> [DESCRIPTION OF THE TASK] Reproduce exactly the line with "class: Aves" and the lines after it. Stop at the last line of the data and include nothing else.
*** Opening DATA SHOWN ***
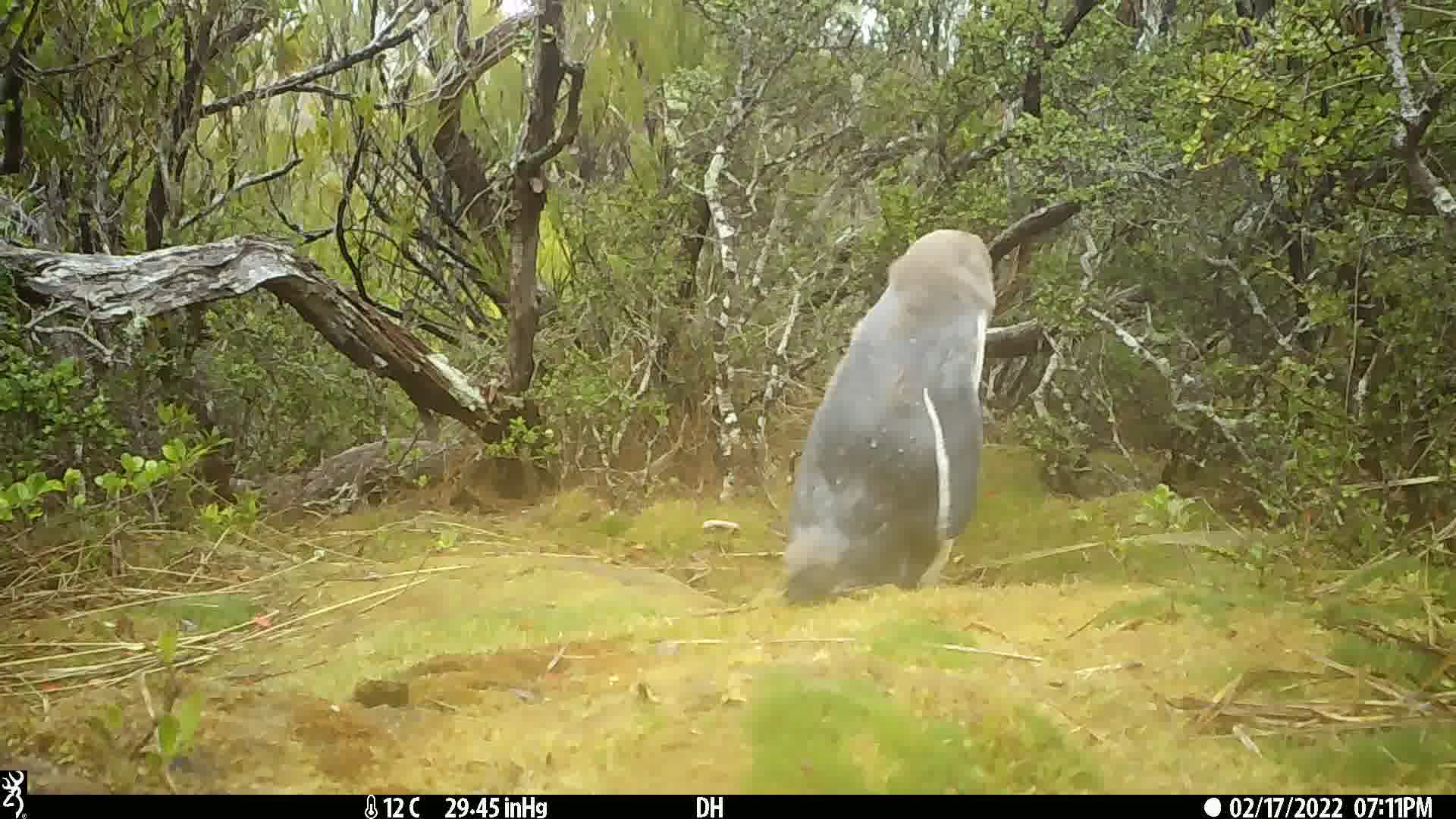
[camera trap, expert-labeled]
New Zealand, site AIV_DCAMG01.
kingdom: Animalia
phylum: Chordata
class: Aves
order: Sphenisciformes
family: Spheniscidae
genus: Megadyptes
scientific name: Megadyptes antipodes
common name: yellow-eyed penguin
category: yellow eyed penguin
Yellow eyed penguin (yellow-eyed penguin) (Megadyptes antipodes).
*** Closing DATA SHOWN ***
> [FINISHED EXERCISE]
class: Aves
order: Sphenisciformes
family: Spheniscidae
genus: Megadyptes
scientific name: Megadyptes antipodes
common name: yellow-eyed penguin
category: yellow eyed penguin
Yellow eyed penguin (yellow-eyed penguin) (Megadyptes antipodes).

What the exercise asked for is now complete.